I regularly make the point that finance is not just an important social utility, but a melting point for scientific innovation.  One lesson that science, as a whole, can learn from contemporary finance is the problem of "calculability".  Nineteenth century science relied on this principle, and twentieth century science, to a large degree, accepted problems of chaos and complexity, but still relies on determinism, which is often missing  in the social sciences. The assumption of "calculability", that induction is possible, is at the root of many of the debates about science and, for example, the climate debate is not about the raw data but the models that process that data.  This is a broad issue and relates the the UK's science minister's recent comments on how "red tape" gets in the way of progress. The Minister argues that in Europe there is
an approach to regulation so far removed from any rational appraisal of risk that it threatens to exclude Europe from many of the key technologies of the 21st century
The Science Minister cites examples from the physical sciences, I wonder if he is so confident in the value of invention in finance?  I often worry about terms like "rational appraisal of risk" because I feel all to often it is based on assumptions of stable chances.

The Report echoes the views of Willets when it opens with the ambiguous statement

A key message: despite commonly held negative perceptions, the available evidence indicates that high frequency trading (HFT) and algorithmic trading (AT) may have several beneficial effects on markets. However, HFT/AT may cause instabilities in financial markets in specific circumstances. (my bold)

The sense appears to be "we don't really know, but hey-ho lets see what happens".   This makes me very nervous.

The main issue is, predictably, related to HFT.  HFT is "good" in that it enables price-discovery.  It is "bad" in that it might destroy liquidity in times of stress.  So, generally good, occasionally really bad.  However this is based on an assumption tied up with the whole "efficient markets" paradigm,

pricing is efficient when an asset’s price reflects the true underlying value of an asset; (Note 4 p 19)
This is a Platonic argument implying a problem of epistemology:  mere humans have difficulty in perceiving the Real price, but by having HFT we get closer to Reality.  If you reject this, and believe that there is an ontological perspective: a "true" price may not exist, the justification of "generally good" falls away.  My work on Ethics and Finance: The Role of Mathematics is concerned with this issue.

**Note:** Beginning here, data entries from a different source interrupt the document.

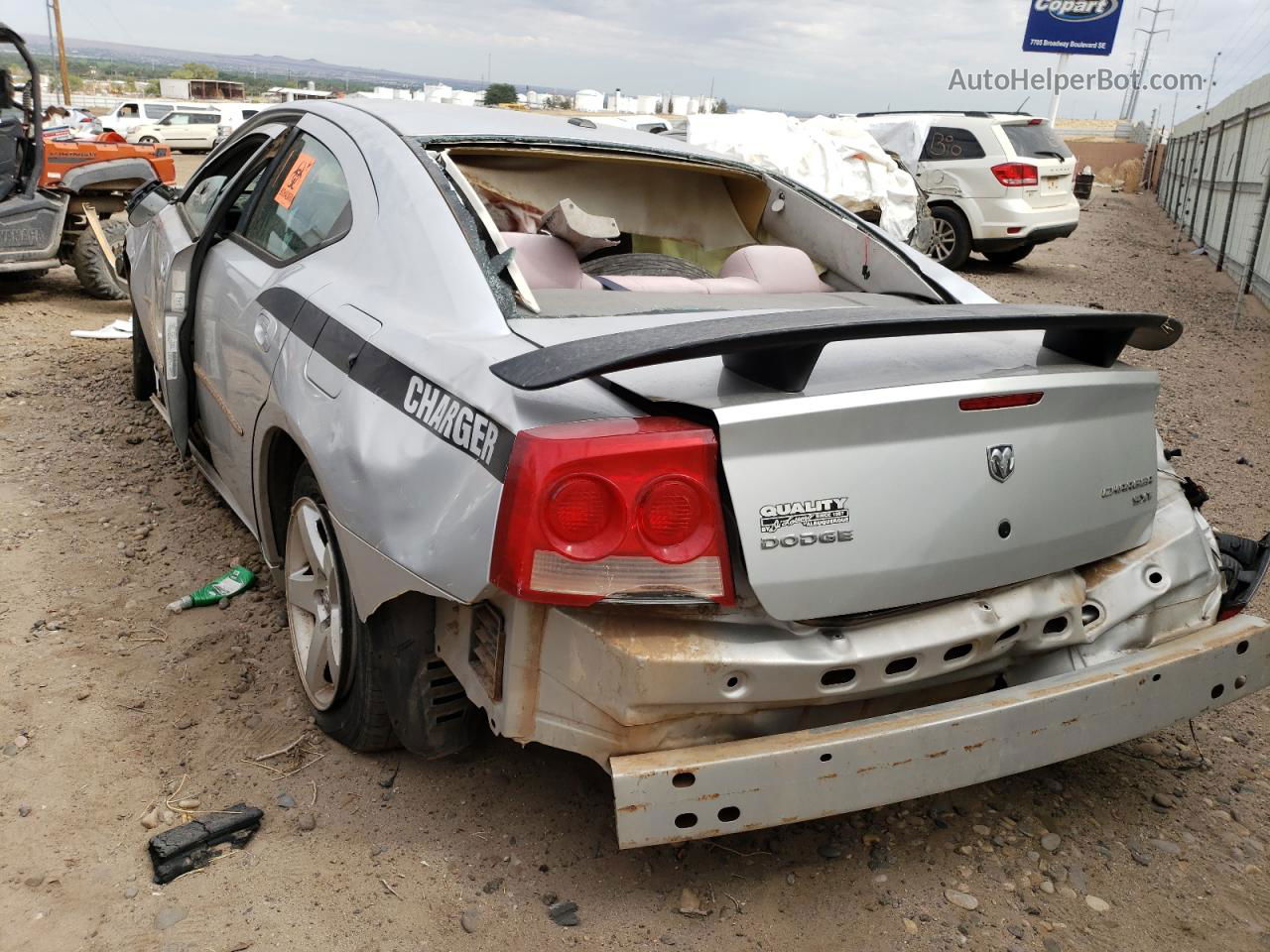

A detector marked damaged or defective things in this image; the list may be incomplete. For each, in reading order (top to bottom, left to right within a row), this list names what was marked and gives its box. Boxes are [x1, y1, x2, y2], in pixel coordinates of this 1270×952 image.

exposed car interior [441, 146, 937, 315]
damaged rear bumper [611, 615, 1262, 853]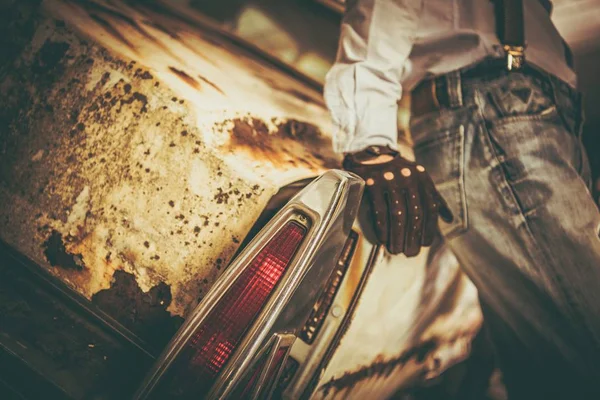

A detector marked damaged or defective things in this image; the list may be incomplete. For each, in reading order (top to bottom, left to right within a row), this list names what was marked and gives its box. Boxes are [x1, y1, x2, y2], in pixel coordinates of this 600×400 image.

corroded metal surface [0, 0, 340, 324]
peeling paint surface [0, 0, 344, 328]
rust stain [168, 67, 200, 89]
rust stain [318, 340, 436, 396]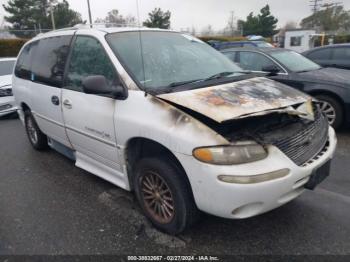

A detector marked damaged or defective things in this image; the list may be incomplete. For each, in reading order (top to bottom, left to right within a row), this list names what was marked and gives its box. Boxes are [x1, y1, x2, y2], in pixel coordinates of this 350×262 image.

Finance is critical to society, as we have all found out recently.  We should be debating finance with the vigour and passion that we debate climate change, GMOs, nano-technology, energy and so on.  Without this debate we cannot establish the values upon which the evidence base, which informs the regulations, is built.  I feel that the Report misses making this point clearly, and so cannot really address the issue in hand.

Andy Haldane, the man at the Bank of England responsible for financial stability was initially involved in the Foresight project but withdrew.  Haldane has recently discussed the issue complexity in financial regulation.  He appears to reject the premise that finance is susceptible to calculation and rules and advocates judgement, a virtue ethics argument.  I wonder if we should trust the Bank of England more than the Department of Business Innovation and Skills on the issue of computer trading.